Reproduce the listing below word for word, omitting the pictures.

* * * * *

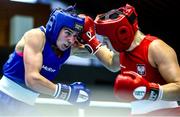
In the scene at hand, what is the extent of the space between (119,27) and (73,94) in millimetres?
415

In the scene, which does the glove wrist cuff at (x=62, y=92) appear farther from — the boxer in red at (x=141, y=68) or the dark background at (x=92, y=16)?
the dark background at (x=92, y=16)

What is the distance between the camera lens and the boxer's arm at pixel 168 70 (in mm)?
1938

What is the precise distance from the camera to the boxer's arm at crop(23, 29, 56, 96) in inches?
81.5

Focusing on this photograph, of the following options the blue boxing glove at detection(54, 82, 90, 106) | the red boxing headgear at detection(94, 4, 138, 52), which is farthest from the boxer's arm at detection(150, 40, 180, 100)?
the blue boxing glove at detection(54, 82, 90, 106)

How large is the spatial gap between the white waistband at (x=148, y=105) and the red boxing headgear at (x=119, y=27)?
30 cm

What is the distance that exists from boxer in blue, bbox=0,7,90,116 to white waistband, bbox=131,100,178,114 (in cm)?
28

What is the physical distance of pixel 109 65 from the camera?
2453 millimetres

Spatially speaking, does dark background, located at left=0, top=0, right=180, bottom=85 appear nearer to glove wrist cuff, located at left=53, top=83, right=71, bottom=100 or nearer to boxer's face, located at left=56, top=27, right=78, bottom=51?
boxer's face, located at left=56, top=27, right=78, bottom=51

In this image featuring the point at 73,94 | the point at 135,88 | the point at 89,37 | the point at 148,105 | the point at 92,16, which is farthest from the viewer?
the point at 92,16

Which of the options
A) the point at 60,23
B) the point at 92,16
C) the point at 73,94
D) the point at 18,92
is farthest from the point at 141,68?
the point at 92,16

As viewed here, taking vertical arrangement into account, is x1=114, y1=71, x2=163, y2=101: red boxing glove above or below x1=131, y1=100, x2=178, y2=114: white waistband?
above

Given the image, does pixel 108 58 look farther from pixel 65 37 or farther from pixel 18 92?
pixel 18 92

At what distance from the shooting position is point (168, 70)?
1.95 meters

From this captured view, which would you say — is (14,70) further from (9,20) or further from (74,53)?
(9,20)
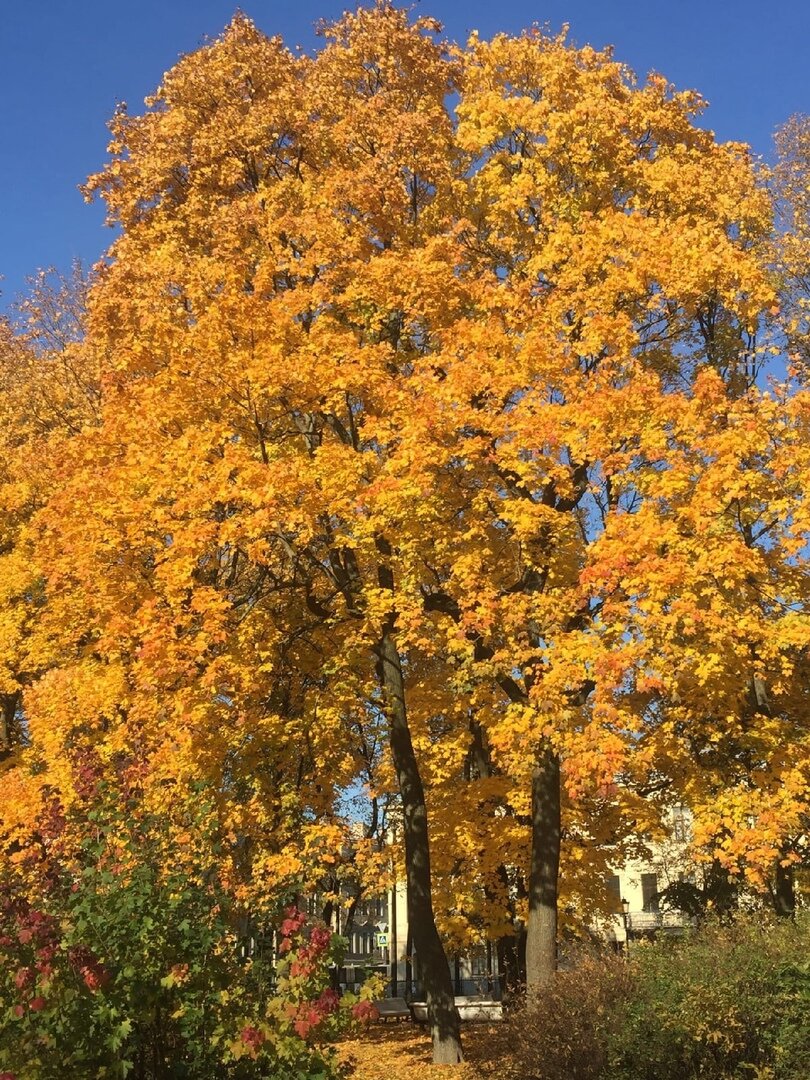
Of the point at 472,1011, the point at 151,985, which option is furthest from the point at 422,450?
the point at 472,1011

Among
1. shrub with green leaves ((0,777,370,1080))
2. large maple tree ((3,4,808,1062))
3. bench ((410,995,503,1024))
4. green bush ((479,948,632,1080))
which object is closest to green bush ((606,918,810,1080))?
green bush ((479,948,632,1080))

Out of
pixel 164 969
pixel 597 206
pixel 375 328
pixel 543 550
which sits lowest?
pixel 164 969

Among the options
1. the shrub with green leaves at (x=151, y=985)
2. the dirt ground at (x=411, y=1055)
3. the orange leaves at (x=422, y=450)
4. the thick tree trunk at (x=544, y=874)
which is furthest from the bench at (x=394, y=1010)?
the shrub with green leaves at (x=151, y=985)

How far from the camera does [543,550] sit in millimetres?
14500

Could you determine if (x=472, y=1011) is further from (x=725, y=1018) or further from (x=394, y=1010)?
(x=725, y=1018)

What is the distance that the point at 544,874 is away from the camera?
14.4 metres

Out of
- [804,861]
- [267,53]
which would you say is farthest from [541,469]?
[804,861]

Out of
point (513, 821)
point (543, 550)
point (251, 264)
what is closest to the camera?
point (543, 550)

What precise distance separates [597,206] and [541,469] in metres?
6.61

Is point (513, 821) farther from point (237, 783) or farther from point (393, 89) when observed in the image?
point (393, 89)

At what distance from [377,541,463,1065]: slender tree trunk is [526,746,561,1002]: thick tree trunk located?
1.73 m

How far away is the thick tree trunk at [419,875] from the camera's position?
48.1 feet

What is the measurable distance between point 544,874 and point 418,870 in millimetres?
2251

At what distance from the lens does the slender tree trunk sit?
48.2 feet
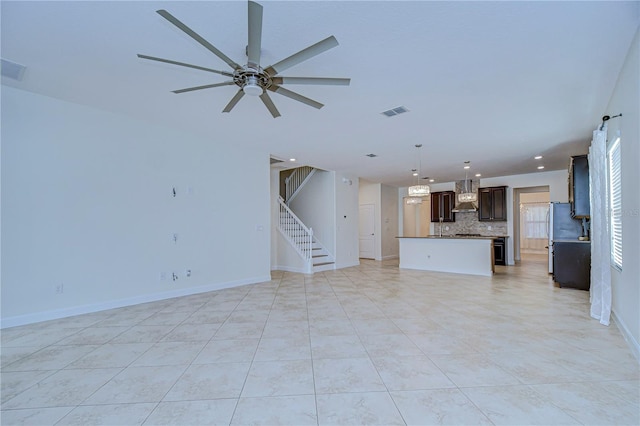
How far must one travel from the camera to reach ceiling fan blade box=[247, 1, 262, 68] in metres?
1.87

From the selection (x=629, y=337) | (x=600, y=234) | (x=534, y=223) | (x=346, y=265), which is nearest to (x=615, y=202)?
(x=600, y=234)

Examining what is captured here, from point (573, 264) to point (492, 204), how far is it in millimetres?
4419

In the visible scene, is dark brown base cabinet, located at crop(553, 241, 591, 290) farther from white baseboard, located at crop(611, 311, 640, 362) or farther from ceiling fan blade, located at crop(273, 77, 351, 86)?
ceiling fan blade, located at crop(273, 77, 351, 86)

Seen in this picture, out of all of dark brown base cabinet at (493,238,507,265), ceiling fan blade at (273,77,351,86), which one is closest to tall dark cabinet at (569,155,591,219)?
dark brown base cabinet at (493,238,507,265)

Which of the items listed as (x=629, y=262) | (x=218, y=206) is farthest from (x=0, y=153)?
(x=629, y=262)

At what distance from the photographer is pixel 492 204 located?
32.0 feet

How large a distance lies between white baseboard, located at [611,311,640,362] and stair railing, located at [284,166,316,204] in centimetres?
723

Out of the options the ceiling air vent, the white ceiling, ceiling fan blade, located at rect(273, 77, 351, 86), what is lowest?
ceiling fan blade, located at rect(273, 77, 351, 86)

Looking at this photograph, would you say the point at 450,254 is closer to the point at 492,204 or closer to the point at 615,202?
the point at 492,204

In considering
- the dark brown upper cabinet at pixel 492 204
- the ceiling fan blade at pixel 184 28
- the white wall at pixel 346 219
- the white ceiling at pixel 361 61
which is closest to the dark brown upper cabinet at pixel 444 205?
the dark brown upper cabinet at pixel 492 204

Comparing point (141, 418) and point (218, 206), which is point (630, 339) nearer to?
point (141, 418)

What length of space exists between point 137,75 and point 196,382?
10.5ft

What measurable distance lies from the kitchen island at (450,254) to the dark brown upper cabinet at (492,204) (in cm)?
215

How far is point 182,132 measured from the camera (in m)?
5.26
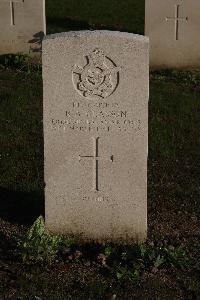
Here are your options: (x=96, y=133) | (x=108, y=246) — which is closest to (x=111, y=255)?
(x=108, y=246)

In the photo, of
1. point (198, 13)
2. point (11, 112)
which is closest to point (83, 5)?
point (198, 13)

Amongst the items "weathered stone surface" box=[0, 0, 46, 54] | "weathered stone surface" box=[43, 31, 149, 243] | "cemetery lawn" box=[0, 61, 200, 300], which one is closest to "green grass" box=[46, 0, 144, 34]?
"weathered stone surface" box=[0, 0, 46, 54]

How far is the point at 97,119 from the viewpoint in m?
5.83

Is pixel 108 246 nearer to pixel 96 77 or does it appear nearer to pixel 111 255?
pixel 111 255

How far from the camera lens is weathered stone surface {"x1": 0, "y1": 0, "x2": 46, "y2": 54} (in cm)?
1198

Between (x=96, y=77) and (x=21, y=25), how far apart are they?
6751 millimetres

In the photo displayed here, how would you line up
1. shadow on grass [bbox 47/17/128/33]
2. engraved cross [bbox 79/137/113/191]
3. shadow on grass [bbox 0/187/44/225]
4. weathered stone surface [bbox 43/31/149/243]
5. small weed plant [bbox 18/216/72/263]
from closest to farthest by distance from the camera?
weathered stone surface [bbox 43/31/149/243], small weed plant [bbox 18/216/72/263], engraved cross [bbox 79/137/113/191], shadow on grass [bbox 0/187/44/225], shadow on grass [bbox 47/17/128/33]

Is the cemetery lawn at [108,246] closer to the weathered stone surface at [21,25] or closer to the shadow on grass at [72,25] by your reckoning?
the weathered stone surface at [21,25]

* * * * *

- **THE RESULT**:
In the scene at hand, what is the extent of the space between (119,27) and (73,94) in millimetres?
415

In the scene, which does the glove wrist cuff at (x=62, y=92) appear farther from — the boxer in red at (x=141, y=68) or the dark background at (x=92, y=16)?
the dark background at (x=92, y=16)

What is the distance between the camera lens and the boxer's arm at pixel 168 70 (in mm)?
1938

What is the precise distance from the camera to the boxer's arm at crop(23, 29, 56, 96) in inches?
81.5

Focusing on this photograph, of the following options the blue boxing glove at detection(54, 82, 90, 106) | the red boxing headgear at detection(94, 4, 138, 52), which is farthest from the boxer's arm at detection(150, 40, 180, 100)?
the blue boxing glove at detection(54, 82, 90, 106)

How large is the spatial gap between the white waistband at (x=148, y=105) and the red boxing headgear at (x=119, y=27)?
30 cm

What is the distance that exists from boxer in blue, bbox=0,7,90,116 to white waistband, bbox=131,100,178,114 (in cm)?
28

What is the physical distance of pixel 109 65 from the camera?
2453 millimetres

Spatially speaking, does dark background, located at left=0, top=0, right=180, bottom=85 appear nearer to glove wrist cuff, located at left=53, top=83, right=71, bottom=100 or nearer to boxer's face, located at left=56, top=27, right=78, bottom=51?
boxer's face, located at left=56, top=27, right=78, bottom=51

In this image featuring the point at 73,94 | the point at 135,88 | the point at 89,37 | the point at 148,105 | the point at 92,16, which is farthest from the viewer?
the point at 92,16

Which of the options
A) the point at 60,23
B) the point at 92,16
C) the point at 73,94
D) the point at 18,92
is farthest from the point at 141,68?
the point at 92,16

As viewed here, taking vertical arrangement into account, is x1=114, y1=71, x2=163, y2=101: red boxing glove above or below x1=131, y1=100, x2=178, y2=114: white waistband?
above

Given the image, does pixel 108 58 look farther from pixel 65 37 or farther from pixel 18 92?
pixel 18 92

At what distance from the shooting position is point (168, 70)?
1.95 meters

From this captured view, which would you say — is (14,70) further from (9,20) or further from (74,53)?
(9,20)
Of the point at 472,1011, the point at 151,985, which option is furthest from the point at 422,450?
the point at 472,1011

Among
1. shrub with green leaves ((0,777,370,1080))
2. large maple tree ((3,4,808,1062))
3. bench ((410,995,503,1024))
4. green bush ((479,948,632,1080))
which object is closest to green bush ((606,918,810,1080))?
green bush ((479,948,632,1080))

Out of
pixel 164 969
pixel 597 206
pixel 375 328
pixel 543 550
which sits lowest?
pixel 164 969

Among the options
1. the shrub with green leaves at (x=151, y=985)
2. the dirt ground at (x=411, y=1055)
3. the orange leaves at (x=422, y=450)
4. the thick tree trunk at (x=544, y=874)
which is furthest from the bench at (x=394, y=1010)?
the shrub with green leaves at (x=151, y=985)

How far from the camera does [543,550] sit in millimetres?
14500

Could you determine if (x=472, y=1011) is further from (x=725, y=1018) or further from (x=394, y=1010)?
(x=725, y=1018)

What is the distance that the point at 544,874 is away from the camera?
14.4 metres

Out of
- [804,861]
- [267,53]
which would you say is farthest from [541,469]?
[804,861]

Out of
point (513, 821)
point (543, 550)
point (251, 264)
what is closest to the camera?
point (543, 550)

What precise distance separates [597,206] and [541,469] in metres?
6.61

Is point (513, 821) farther from point (237, 783) or farther from point (393, 89) when observed in the image?
point (393, 89)

At what distance from [377,541,463,1065]: slender tree trunk is [526,746,561,1002]: thick tree trunk located?
1.73 m

How far away is the thick tree trunk at [419,875] from the camera's position?
48.1 feet

What is the measurable distance between point 544,874 and point 418,870 in millimetres?
2251

At what distance from the lens does the slender tree trunk sit?
48.2 feet
How far must one travel from the camera to reach ceiling fan blade box=[247, 1, 262, 68] in metres?
1.87

From the selection (x=629, y=337) | (x=600, y=234) | (x=534, y=223) | (x=346, y=265), which is nearest to (x=615, y=202)?
(x=600, y=234)

Examining what is captured here, from point (573, 264) to point (492, 204), how far is it in millimetres?
4419

In the visible scene, is dark brown base cabinet, located at crop(553, 241, 591, 290) farther from white baseboard, located at crop(611, 311, 640, 362) or farther from ceiling fan blade, located at crop(273, 77, 351, 86)?
ceiling fan blade, located at crop(273, 77, 351, 86)

Seen in this picture, out of all of dark brown base cabinet at (493,238,507,265), ceiling fan blade at (273,77,351,86), which one is closest to tall dark cabinet at (569,155,591,219)?
dark brown base cabinet at (493,238,507,265)

Which of the items listed as (x=629, y=262) | (x=218, y=206) is farthest from (x=0, y=153)?
(x=629, y=262)

At what distance from the photographer is pixel 492 204 located?
32.0 feet

How large a distance lies between white baseboard, located at [611,311,640,362] and stair railing, located at [284,166,316,204] in centimetres?
723

Out of the options the ceiling air vent, the white ceiling, ceiling fan blade, located at rect(273, 77, 351, 86), what is lowest?
ceiling fan blade, located at rect(273, 77, 351, 86)

Looking at this photograph, would you say the point at 450,254 is closer to the point at 492,204 or closer to the point at 615,202?
the point at 492,204

In considering
- the dark brown upper cabinet at pixel 492 204
- the ceiling fan blade at pixel 184 28
- the white wall at pixel 346 219
- the white ceiling at pixel 361 61
which is closest to the dark brown upper cabinet at pixel 444 205?
the dark brown upper cabinet at pixel 492 204

Comparing point (141, 418) and point (218, 206), which is point (630, 339) nearer to?
point (141, 418)

What length of space exists between point 137,75 and point 196,382?
10.5ft

What measurable distance lies from the kitchen island at (450,254) to the dark brown upper cabinet at (492,204) (in cm)?
215

How far is point 182,132 measured from the camera (in m)?
5.26
Here are your options: (x=96, y=133) | (x=108, y=246) — which is closest to (x=111, y=255)?
(x=108, y=246)

In the photo, of
1. point (198, 13)
2. point (11, 112)
which is closest to point (83, 5)?
point (198, 13)

Amongst the items "weathered stone surface" box=[0, 0, 46, 54] | "weathered stone surface" box=[43, 31, 149, 243] | "cemetery lawn" box=[0, 61, 200, 300], which one is closest to "green grass" box=[46, 0, 144, 34]?
"weathered stone surface" box=[0, 0, 46, 54]

How far is the point at 97,119 from the viewpoint in m?
5.83

Is pixel 108 246 nearer to pixel 96 77 or does it appear nearer to pixel 111 255?
pixel 111 255

How far from the camera lens is weathered stone surface {"x1": 0, "y1": 0, "x2": 46, "y2": 54} (in cm)?
1198

Between (x=96, y=77) and (x=21, y=25), how far apart are they?
6751 millimetres

In the photo displayed here, how would you line up
1. shadow on grass [bbox 47/17/128/33]
2. engraved cross [bbox 79/137/113/191]
3. shadow on grass [bbox 0/187/44/225]
4. weathered stone surface [bbox 43/31/149/243]
5. small weed plant [bbox 18/216/72/263]
from closest to farthest by distance from the camera?
weathered stone surface [bbox 43/31/149/243], small weed plant [bbox 18/216/72/263], engraved cross [bbox 79/137/113/191], shadow on grass [bbox 0/187/44/225], shadow on grass [bbox 47/17/128/33]

Is the cemetery lawn at [108,246] closer to the weathered stone surface at [21,25] or closer to the shadow on grass at [72,25] by your reckoning?
the weathered stone surface at [21,25]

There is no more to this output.